In using an identifier [ video ]]The video features are identified uniformly and converted into fixed-dimension vectors during actual computation, as shown in FIG. 2

Denoted as V1, V2, V3, V4, V5, corresponding thereto

Are all marked as [ video ]]。

Step two, given the audio-visual scene representation V = (V) ₁ ,V ₂ ,...,V _m )，V ₁ ,V ₂ ,...,V _m Namely, the sequence representation of each video clip is obtained, each video clip is taken as a vertex, and a video graph based on the full link relation is constructed

Wherein

inputting the video picture into the graph convolution neural network, and outputting the video hidden layer sequence G ^V (ii) a The expression of each layer of graph convolution neural network calculation is as follows:

I, j respectively represent

The number of nodes i, j,

is A ^v The value of the ith row and jth column;

is composed of

The degree matrix of (a) is obtained,

is D ^v The value of row i and column i; in order to make the model capable of considering the node self-expression, an identity matrix I is added ^v To obtain

Accordingly, a corresponding degree matrix is obtained

for the hidden state of the l-th layer graph convolutional neural network,

v is the representation of the original video sequence,

are trainable weights.

Step three, hiding the video layer sequence G ^V Obtaining a fused representation of a video with a representation V of an original video sequence input linear layer

And as part of the input to the subsequent GPT2 model; the expression is as follows:

wherein, W _M ，W _V To train the weights.

Step four, obtaining Word vector representation C based on Word Pices audio-visual scene title C and conversation history H by using GPT2 Tokenizer ^feature And H ^feature . Subject word vector C ^feature And dialogue history word vector H ^feature Splicing together, adding position information T ^pos And modal information T ^mod Obtaining a text sequence representation T; the expression is as follows:

T ^feature ＝[C ^feature ,H ^feature ],

T＝T ^feature +T ^mod +T ^pos ,

wherein the position information T ^pos Wherein numerals are used to indicate the title and the order of occurrence of the words in each question-answer pair, T ^pos Using the identifier [ cap ]]Uniform identification of audiovisual scene titles, identifier usr1]Identifying the questioner, identifier [ usr2 ]]The respondents are identified and respectively converted into vectors of fixed dimensions in actual calculation, and a specific example is given in fig. 2. Feature layer uses GPT2 Tokenizer to combine text "[ cap ]]a woman…[eos][usr1]is the woman…[eos]"encoding as T ^feature According to the source of each sentence, the text is marked "[ cap ]]a woman…[eos]"corresponding T ^mod The label is [ cap ]]The text "[ usr1 ]]is the wman 8230 ^mod Marked as [ usr1 ]]The text "[ usr2 ]]yes she is \8230; "and" [ usr 2;)]nothing much…[eos]"corresponding T ^mod Marked as [ usr2 ]]。

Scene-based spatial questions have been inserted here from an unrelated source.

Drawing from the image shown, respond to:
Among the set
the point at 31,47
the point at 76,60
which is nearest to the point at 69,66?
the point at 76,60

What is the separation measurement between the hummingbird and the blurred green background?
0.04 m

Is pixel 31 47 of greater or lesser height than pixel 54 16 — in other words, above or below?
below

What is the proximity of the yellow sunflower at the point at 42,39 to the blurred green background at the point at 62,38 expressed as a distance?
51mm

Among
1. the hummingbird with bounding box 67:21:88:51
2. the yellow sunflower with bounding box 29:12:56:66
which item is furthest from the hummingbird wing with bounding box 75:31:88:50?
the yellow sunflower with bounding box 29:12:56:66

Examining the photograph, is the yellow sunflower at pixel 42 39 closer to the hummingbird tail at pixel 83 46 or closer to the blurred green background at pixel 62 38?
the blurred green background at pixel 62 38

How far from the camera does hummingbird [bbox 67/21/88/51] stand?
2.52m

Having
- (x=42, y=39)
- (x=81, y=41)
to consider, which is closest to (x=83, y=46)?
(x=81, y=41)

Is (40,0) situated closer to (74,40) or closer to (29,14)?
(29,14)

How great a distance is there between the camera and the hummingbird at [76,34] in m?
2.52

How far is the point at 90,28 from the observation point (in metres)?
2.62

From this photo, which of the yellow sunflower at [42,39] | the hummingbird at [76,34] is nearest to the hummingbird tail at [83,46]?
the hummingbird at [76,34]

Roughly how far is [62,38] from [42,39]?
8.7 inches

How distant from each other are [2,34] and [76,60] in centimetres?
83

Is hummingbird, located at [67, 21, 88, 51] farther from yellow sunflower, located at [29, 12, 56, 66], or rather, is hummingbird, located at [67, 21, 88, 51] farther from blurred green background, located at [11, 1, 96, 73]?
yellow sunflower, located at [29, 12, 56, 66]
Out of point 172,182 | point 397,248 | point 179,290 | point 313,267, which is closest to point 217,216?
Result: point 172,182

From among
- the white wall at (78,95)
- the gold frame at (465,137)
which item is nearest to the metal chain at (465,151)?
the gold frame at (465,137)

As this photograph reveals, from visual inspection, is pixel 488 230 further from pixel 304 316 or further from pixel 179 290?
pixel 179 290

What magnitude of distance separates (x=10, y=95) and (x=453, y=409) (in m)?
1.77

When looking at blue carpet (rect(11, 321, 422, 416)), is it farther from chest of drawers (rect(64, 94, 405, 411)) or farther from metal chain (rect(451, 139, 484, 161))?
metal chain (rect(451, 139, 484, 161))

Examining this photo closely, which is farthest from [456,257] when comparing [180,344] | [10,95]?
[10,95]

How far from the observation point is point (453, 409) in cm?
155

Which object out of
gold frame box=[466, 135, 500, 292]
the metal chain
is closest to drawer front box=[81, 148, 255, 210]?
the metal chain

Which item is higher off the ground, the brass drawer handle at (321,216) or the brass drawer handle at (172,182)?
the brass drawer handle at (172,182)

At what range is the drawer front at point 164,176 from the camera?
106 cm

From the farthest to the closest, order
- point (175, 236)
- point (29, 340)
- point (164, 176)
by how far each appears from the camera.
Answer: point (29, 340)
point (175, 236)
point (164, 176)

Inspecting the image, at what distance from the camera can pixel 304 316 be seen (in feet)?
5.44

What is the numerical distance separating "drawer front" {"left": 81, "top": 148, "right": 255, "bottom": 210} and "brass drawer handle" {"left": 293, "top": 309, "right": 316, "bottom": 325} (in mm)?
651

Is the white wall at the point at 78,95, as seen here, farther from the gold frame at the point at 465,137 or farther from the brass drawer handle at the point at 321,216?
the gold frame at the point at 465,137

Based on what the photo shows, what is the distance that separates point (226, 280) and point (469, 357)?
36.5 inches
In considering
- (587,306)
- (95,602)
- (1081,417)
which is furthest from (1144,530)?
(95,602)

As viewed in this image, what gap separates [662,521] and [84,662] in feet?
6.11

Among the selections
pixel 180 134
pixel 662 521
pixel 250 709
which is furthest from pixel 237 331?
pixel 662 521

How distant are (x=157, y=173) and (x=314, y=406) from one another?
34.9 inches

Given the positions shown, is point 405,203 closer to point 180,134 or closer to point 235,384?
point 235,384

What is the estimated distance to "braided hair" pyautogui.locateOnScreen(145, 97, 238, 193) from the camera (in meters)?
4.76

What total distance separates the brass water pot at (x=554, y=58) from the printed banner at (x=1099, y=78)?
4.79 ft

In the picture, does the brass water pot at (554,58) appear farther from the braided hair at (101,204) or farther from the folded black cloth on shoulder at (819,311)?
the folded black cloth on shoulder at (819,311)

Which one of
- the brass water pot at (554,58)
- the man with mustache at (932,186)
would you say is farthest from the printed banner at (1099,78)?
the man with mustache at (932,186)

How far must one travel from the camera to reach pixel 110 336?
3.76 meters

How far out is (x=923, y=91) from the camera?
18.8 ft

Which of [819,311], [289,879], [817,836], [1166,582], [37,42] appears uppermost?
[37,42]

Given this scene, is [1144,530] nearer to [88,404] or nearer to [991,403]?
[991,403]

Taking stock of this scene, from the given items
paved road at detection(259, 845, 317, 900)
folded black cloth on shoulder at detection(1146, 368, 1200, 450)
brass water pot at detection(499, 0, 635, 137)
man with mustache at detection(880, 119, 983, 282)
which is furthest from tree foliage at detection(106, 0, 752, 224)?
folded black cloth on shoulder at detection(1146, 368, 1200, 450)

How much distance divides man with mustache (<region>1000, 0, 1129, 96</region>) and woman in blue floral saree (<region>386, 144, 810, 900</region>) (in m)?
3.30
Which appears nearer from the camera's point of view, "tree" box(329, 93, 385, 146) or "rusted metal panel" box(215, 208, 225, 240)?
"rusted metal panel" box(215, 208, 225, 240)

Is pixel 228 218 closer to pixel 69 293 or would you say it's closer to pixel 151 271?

Taking each word vector as a vertex, and constructing a text graph based on sentence-level dependency relationship according to a Stanford CoreNLP text analysis tool

A specific example is given in fig. 4. For the current text "do the world eat or drink analyzing", firstly, GPT2 Tokenizer is used to obtain the word vector representation corresponding to each word, stanford CoreNLP text analysis tool is used to analyze the syntactic dependency relationship (the connecting line between the word vectors in the graph) of the sentence, each word vector is taken as a vertex, the graph structure can be modeled according to the dependency relationship, the graph is input into the graph convolution neural network, and the text hidden layer sequence G is output ^D (ii) a The expression is as follows:

wherein A is ^d Is composed of

Of the adjacent matrix of (a) and (b),

is composed of

The degree matrix is added into the identity matrix I so that the model can consider the node self expression ^d To obtain

Accordingly, a corresponding degree matrix is obtained

for the hidden state of the l-th layer graph convolutional neural network,

step six, hiding the text into a layer sequence G ^D Obtaining a fused representation of text with the original text sequence representation T input linear layer

wherein, W _N ，W _D Are trainable weights.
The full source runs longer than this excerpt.